*Data shown:*
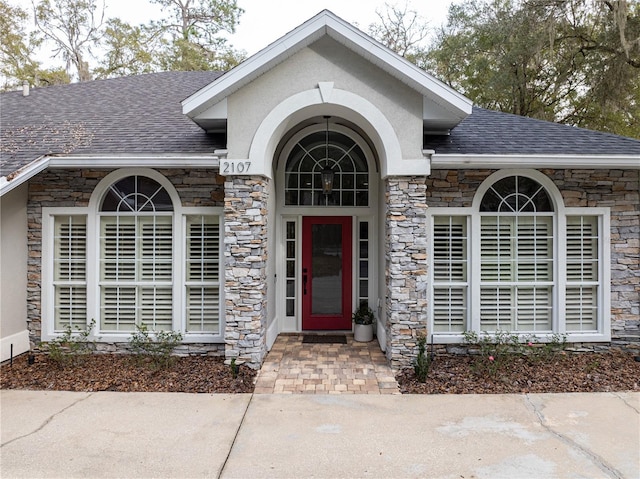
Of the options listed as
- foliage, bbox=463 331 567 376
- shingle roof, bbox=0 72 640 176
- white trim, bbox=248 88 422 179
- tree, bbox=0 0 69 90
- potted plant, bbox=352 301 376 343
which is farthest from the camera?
tree, bbox=0 0 69 90

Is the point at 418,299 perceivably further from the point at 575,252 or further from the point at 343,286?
the point at 575,252

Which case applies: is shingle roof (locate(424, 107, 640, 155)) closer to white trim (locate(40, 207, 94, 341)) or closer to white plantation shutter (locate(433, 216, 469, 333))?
white plantation shutter (locate(433, 216, 469, 333))

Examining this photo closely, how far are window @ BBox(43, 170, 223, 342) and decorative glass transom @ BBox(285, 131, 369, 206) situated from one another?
1.73m

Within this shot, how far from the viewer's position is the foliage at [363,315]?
282 inches

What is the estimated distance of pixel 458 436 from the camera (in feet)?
13.2

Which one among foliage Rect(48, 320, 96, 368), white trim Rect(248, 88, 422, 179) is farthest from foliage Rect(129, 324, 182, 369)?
white trim Rect(248, 88, 422, 179)

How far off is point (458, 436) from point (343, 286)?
3788mm

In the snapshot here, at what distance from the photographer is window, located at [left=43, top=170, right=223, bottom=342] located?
20.7ft

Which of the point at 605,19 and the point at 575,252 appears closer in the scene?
the point at 575,252

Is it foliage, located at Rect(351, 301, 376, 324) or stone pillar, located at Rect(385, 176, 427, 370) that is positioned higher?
stone pillar, located at Rect(385, 176, 427, 370)

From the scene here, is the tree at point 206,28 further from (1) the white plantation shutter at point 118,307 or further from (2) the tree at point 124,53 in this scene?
(1) the white plantation shutter at point 118,307

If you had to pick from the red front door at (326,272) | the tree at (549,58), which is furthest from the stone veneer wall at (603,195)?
the tree at (549,58)

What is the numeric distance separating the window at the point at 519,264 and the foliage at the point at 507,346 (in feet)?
0.44

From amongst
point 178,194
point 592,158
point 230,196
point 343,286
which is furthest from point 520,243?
point 178,194
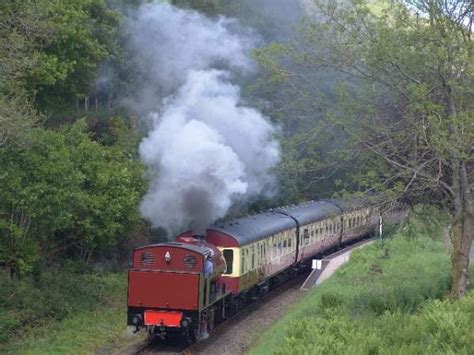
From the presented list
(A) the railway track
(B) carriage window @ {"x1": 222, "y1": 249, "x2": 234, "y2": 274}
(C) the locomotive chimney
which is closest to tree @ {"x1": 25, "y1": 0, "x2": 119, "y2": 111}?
(C) the locomotive chimney

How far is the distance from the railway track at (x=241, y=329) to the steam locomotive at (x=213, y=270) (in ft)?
0.93

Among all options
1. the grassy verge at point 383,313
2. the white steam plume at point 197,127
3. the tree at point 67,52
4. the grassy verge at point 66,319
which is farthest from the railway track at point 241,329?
the tree at point 67,52

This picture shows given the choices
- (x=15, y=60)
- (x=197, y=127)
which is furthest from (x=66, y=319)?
(x=15, y=60)

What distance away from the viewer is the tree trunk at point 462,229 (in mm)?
16078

*Problem to work on:*
Copy every line above word for word, omitting the pictures.

*Task solution:*
Of the options listed as
- foliage, bbox=463 331 567 376
- shingle roof, bbox=0 72 640 176
- white trim, bbox=248 88 422 179
- tree, bbox=0 0 69 90
- potted plant, bbox=352 301 376 343
which is farthest from the camera?
tree, bbox=0 0 69 90

Is the point at 418,299 perceivably further from the point at 575,252 or further from the point at 343,286?
the point at 575,252

Which case applies: is shingle roof (locate(424, 107, 640, 155)) closer to white trim (locate(40, 207, 94, 341)) or closer to white plantation shutter (locate(433, 216, 469, 333))?
white plantation shutter (locate(433, 216, 469, 333))

Examining this photo closely, how far are window @ BBox(43, 170, 223, 342) and decorative glass transom @ BBox(285, 131, 369, 206) situated from one another?
1.73m

Within this shot, how far from the viewer's position is the foliage at [363,315]?
282 inches

What is the estimated distance of pixel 458 436 from the camera (in feet)?
13.2

Which one among foliage Rect(48, 320, 96, 368), white trim Rect(248, 88, 422, 179) is farthest from foliage Rect(129, 324, 182, 369)?
white trim Rect(248, 88, 422, 179)

How far off is point (458, 436) from point (343, 286)?
3788mm

In the snapshot here, at what distance from the photographer is window, located at [left=43, top=170, right=223, bottom=342] located?
20.7ft

Which of the point at 605,19 and the point at 575,252 appears closer in the scene?
the point at 575,252

Is it foliage, located at Rect(351, 301, 376, 324) or stone pillar, located at Rect(385, 176, 427, 370) that is positioned higher?
stone pillar, located at Rect(385, 176, 427, 370)

From the scene here, is the tree at point 206,28 further from (1) the white plantation shutter at point 118,307 or further from (2) the tree at point 124,53 in this scene?
(1) the white plantation shutter at point 118,307

If you had to pick from the red front door at (326,272) | the tree at (549,58), which is furthest from the stone veneer wall at (603,195)?
the tree at (549,58)

What is the numeric distance separating the window at the point at 519,264 and the foliage at the point at 507,346 (in feet)?
0.44

From amongst
point 178,194
point 592,158
point 230,196
point 343,286
which is furthest from point 520,243?
point 178,194
From the presented list
(A) the railway track
(B) carriage window @ {"x1": 222, "y1": 249, "x2": 234, "y2": 274}
(C) the locomotive chimney
which is closest to tree @ {"x1": 25, "y1": 0, "x2": 119, "y2": 111}?
(C) the locomotive chimney

How far is the distance from the railway track at (x=241, y=329) to the steam locomotive at (x=213, y=270) (in ft)?
0.93

Among all options
1. the grassy verge at point 383,313
2. the white steam plume at point 197,127
3. the tree at point 67,52
4. the grassy verge at point 66,319
which is farthest from the railway track at point 241,329?
the tree at point 67,52

This picture shows given the choices
- (x=15, y=60)
- (x=197, y=127)
which is furthest from (x=66, y=319)?
(x=15, y=60)

What distance away from the viewer is the tree trunk at point 462,229 (in mm)?
16078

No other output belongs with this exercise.